Here’s a pragmatic sequence for building a real-world agentic system on AWS:

  1. Scope & design

    • Define user journeys, agent roles, tools, success metrics.

  2. Choose AWS components

    • Bedrock models + Agents/AgentCore for core agent logic.

    • SageMaker for supporting models and MLOps.

    • Step Functions + Lambda/ECS for orchestration & tools.

  3. Prototype

    • Single-region, limited-traffic POC.

    • Simple logging, manual evaluation.

  4. Hardening

    • Add guardrails and safety filters.

    • Introduce proper observability and tracing.

    • Build CI/CD and basic canary deployment.

  5. Scale-out

    • Optimize for latency and cost (routing, caching).

    • Add multi-agent collaboration where beneficial.

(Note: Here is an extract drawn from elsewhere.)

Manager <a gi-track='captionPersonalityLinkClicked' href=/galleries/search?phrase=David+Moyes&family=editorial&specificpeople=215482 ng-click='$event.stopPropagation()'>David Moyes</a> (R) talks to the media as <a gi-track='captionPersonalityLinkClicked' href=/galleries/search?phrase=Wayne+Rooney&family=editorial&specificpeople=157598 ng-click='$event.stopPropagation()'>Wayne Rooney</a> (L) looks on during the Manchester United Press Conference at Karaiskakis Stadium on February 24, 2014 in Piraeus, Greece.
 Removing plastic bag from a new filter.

    • Implement auto scaling.

  6. Continuous improvement

    • Close the feedback loop from telemetry & user feedback to training data.

    • Regularly refresh knowledge bases and retrain supporting models.

Common Pitfalls & Anti-Patterns#

  • “Single giant agent”: One agent doing everything with a massive prompt. Hard to debug, scale, and govern.

  • No explicit tool contracts: Letting the LLM “invent” tool usage instead of having strict schemas.

  • Unbounded loops: Agents that keep thinking & calling tools indefinitely—always add step and time limits.

  • Hidden state: Storing critical context only in prompts, not in explicit memory/state stores.

  • No observability: Debugging via ad hoc logs instead of structured metrics, logs, and traces.

  • Prompt sprawl: Unversioned prompts directly edited in consoles; use Git and environments instead.

Where SageMaker, Bedrock, and AgentCore Each Fit#

To summarize their roles in an agentic MLOps stack:

  • Amazon Bedrock

    • Foundation models (Claude, etc.).

    • Knowledge bases and guardrails.

    • Agents for Bedrock for integrated tool use and multi-agent workflows. (AWS Documentation)

  • Amazon Bedrock AgentCore (emerging platform)

    • Purpose-built runtime for agents.

    • Managed memory, identity, gateway, code interpreter, browser tool.

    • Deep observability for agent steps and interactions. (Amazon Web Services, Inc.)

  • Amazon SageMaker

    • Classic MLOps backbone:

      • Training pipelines,

      • Model Registry and approvals,

      • Batch/online endpoints for supporting models.

    • Ideal for domain-specific ML around your agents.

Together, they allow you to build production-grade, scalable, observable, and governable agentic systems that go far beyond “just calling an LLM”.